The outputs of the given statistics are in the directory: path/to/dir/<pop_gen_stat>_output. The statistics matrix file, <pop_gen_stat>_mtx.csv, contains a matrix of the sample mean of the given statistics, where rows and columns represent pop_list1.txt and pop_list2.txt, respectively. The statistics output file, <pop_gen_stat>_stat.txt, contains a list of rows of outputs:

popA-popB, <pop_gen_stat>_mean, <pop_gen_stat>_SE, num_of_SNPs_used

NOTE: <pop_gen_stat>_mtx.csv is overwritten at each run, while <pop_gen_stat>_stat.txt uses appending format for each run.

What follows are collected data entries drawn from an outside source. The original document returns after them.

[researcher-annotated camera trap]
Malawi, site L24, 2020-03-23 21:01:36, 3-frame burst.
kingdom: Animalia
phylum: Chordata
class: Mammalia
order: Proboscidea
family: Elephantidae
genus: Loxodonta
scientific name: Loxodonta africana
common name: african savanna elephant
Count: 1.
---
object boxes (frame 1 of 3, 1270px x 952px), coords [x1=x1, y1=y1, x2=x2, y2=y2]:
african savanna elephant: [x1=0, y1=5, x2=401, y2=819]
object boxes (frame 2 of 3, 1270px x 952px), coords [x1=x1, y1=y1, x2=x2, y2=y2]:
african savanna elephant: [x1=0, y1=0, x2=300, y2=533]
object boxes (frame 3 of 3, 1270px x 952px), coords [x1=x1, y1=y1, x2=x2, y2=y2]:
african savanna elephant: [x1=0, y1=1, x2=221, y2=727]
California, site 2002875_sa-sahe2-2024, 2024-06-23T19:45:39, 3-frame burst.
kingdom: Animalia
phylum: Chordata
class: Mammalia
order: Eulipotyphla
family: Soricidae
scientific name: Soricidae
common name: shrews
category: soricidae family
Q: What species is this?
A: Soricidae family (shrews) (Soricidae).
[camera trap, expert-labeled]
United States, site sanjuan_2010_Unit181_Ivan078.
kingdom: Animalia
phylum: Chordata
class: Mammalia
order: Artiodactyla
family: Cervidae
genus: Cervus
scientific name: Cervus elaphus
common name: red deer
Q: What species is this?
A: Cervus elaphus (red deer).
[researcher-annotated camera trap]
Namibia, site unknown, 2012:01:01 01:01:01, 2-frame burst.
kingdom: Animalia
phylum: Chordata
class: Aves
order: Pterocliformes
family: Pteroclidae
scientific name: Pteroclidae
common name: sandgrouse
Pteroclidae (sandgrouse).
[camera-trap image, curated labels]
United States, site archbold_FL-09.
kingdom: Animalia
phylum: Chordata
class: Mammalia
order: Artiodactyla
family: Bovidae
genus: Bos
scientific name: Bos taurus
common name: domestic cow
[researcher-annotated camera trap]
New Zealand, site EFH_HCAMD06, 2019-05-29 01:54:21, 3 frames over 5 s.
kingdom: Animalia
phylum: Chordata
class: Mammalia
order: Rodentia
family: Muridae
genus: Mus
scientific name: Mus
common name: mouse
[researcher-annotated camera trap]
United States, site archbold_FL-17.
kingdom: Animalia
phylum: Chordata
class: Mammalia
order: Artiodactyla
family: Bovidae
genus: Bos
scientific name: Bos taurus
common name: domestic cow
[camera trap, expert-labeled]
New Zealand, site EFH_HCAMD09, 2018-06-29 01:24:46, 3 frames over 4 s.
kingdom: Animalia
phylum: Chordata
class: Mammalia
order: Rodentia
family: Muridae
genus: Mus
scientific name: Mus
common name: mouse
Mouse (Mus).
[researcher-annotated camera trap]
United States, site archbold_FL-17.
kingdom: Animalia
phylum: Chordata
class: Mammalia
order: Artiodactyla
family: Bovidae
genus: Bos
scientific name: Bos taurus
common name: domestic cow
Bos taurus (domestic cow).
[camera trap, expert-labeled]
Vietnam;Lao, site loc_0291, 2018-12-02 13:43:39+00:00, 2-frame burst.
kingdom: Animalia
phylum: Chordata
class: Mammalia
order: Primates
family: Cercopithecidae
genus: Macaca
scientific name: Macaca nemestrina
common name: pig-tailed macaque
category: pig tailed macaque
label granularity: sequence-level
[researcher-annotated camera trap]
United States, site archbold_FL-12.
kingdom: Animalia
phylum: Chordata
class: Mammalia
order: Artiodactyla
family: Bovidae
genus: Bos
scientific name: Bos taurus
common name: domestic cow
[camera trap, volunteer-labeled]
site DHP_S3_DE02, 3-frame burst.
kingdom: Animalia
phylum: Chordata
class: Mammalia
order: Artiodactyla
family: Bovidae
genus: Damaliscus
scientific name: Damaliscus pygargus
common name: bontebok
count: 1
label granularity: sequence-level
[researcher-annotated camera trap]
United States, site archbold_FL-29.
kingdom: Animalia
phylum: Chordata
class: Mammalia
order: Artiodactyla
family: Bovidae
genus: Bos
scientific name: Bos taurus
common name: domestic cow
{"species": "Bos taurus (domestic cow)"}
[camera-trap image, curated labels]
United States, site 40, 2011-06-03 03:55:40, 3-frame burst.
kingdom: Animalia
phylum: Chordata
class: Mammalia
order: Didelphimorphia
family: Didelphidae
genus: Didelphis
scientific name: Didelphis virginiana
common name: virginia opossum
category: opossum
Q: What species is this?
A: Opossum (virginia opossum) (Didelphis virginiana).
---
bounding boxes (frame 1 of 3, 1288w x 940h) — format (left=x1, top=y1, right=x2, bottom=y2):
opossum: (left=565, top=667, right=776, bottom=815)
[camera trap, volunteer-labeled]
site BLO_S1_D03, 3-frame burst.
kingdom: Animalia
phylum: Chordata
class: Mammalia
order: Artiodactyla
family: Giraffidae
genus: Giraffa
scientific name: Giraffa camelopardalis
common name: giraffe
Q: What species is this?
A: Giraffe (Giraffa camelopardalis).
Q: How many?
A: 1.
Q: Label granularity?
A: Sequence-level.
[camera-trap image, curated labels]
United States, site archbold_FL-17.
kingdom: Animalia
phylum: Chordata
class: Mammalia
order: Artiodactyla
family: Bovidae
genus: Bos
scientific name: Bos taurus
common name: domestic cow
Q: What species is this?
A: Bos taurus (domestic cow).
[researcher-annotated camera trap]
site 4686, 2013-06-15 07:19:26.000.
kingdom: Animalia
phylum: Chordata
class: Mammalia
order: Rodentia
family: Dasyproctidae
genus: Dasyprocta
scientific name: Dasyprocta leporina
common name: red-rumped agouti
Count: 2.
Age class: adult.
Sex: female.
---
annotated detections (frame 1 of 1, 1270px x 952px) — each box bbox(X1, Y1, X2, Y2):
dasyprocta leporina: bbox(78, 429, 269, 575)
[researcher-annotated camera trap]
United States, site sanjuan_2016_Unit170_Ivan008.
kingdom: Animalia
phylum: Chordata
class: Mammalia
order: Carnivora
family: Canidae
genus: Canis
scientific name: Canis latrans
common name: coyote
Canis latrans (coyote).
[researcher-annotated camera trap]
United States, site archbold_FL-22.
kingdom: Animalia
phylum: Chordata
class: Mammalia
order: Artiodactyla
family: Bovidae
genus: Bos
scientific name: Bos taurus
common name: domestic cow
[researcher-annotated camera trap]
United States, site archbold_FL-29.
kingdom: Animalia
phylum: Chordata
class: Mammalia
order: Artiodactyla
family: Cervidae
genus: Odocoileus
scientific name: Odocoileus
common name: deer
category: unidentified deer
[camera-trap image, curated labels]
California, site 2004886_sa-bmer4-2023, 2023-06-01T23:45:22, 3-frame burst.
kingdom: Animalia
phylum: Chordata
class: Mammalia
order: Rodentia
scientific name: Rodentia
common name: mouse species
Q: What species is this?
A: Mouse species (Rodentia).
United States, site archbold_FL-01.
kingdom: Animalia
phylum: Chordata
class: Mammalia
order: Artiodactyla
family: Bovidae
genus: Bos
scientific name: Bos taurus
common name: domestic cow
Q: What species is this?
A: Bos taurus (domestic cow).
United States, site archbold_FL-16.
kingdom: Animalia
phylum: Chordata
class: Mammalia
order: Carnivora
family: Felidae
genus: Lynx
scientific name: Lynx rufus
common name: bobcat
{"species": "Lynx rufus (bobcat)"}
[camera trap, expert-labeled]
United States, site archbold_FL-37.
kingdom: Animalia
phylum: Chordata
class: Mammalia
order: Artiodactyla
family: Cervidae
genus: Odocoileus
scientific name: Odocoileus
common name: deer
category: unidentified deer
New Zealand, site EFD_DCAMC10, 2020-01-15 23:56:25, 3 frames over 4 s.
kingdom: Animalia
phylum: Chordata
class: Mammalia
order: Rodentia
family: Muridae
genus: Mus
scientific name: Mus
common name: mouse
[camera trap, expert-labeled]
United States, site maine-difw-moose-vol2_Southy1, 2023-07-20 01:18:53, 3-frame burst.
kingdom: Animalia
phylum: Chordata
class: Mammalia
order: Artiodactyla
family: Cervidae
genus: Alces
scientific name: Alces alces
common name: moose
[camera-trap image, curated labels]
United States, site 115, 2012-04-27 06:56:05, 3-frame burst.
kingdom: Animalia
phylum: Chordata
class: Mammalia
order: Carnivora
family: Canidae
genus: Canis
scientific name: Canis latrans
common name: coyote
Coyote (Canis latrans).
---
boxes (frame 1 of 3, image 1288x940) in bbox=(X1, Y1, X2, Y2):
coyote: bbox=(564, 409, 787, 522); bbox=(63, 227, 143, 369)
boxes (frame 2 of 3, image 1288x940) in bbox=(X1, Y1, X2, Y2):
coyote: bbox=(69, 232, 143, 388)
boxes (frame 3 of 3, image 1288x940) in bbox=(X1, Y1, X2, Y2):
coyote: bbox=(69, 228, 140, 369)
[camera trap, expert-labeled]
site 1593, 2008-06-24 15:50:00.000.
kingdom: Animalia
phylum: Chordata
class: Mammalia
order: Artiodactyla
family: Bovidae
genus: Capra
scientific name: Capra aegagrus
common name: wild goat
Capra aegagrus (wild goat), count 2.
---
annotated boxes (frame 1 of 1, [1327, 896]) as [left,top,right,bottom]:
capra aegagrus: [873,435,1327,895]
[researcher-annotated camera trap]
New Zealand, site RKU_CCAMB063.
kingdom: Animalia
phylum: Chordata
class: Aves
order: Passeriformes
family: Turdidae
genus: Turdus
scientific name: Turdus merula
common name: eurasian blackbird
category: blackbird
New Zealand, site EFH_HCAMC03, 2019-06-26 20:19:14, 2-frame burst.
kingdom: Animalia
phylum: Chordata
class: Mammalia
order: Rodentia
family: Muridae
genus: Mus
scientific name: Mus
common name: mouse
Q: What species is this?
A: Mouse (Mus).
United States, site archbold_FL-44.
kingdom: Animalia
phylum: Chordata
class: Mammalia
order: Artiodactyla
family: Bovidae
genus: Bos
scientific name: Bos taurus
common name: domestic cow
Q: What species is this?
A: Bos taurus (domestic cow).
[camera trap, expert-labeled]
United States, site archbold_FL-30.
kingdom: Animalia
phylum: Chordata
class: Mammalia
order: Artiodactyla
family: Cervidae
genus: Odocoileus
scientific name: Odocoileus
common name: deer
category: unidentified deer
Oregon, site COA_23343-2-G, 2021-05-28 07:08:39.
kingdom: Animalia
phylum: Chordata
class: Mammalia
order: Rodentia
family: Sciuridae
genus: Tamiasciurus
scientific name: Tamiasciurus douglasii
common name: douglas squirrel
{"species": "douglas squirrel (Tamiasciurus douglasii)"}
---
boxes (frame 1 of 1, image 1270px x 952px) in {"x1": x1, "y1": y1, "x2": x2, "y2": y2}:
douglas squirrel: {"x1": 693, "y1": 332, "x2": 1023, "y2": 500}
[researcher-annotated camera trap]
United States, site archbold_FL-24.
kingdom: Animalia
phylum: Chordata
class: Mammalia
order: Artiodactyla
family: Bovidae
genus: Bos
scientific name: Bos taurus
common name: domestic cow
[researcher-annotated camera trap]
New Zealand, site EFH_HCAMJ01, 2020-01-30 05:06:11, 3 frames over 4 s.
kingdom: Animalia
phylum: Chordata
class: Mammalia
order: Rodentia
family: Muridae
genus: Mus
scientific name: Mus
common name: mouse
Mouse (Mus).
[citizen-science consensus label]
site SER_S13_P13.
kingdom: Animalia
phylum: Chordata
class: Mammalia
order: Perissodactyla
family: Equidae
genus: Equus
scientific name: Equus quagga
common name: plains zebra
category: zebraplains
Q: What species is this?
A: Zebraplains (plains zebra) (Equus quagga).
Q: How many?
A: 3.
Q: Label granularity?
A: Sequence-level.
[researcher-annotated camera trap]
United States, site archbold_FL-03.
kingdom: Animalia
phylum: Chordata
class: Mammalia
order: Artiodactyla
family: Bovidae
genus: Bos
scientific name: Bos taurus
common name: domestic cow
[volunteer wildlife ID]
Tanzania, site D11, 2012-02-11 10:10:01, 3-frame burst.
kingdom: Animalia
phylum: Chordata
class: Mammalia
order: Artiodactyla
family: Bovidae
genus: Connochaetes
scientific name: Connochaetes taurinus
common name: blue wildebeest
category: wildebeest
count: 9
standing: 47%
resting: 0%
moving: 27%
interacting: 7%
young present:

Cite: Ioannidis, A. G., Blanco-Portillo, J., Sandoval, K., Hagelberg, E., Barberena-Jonas, C., Hill, A. V., ... & Moreno-Estrada, A. (2021). Paths and timings of the peopling of Polynesia inferred from genomic networks. Nature, 597(7877), 522-526.

Footnotes

  1. All pair example (complete graph): [A1, A2, A3] => A1A2, A1A3, A2A3, cross-match pair example (bipartite graph): [A1, A2], [B1, B2] => A1B1, A1B2, A2B1, A2B2. Heterozygosity only supports all pair example (1 population list file), whereas F4 only supports cross-match pair example (3 population list files, i.e., one reference population is specified and fixed). The rest statistics support both format.

  2. In the file directory, there should be frequency files named as <pop>.freq, for example, Samoa.freq, which has the first line denoting the column names of the csv data file (comma-separated format) - CHR, SNP, A1, A2, MAF, NCHROBS, MAF_MSK, NCHROBS_MSK: "CHROM_IDX" - chromosome ID "SNP" - SNP physical position "A1" - alternative allele "A2" - reference allele "MAF" - alternative allele frequency "NCHROBS" - total allele observations "MAF_MSK" - alternative allele frequency with ancestry-masked SNP data "NCHROBS_MSK" - total allele observations with ancestry-masked SNP data

  3. When DAF=0.5, the Psi computation will have no polarization.

  4. Beware that a valid downsampling size should be less than the minimum number of observations for the population groups passed into the statistics.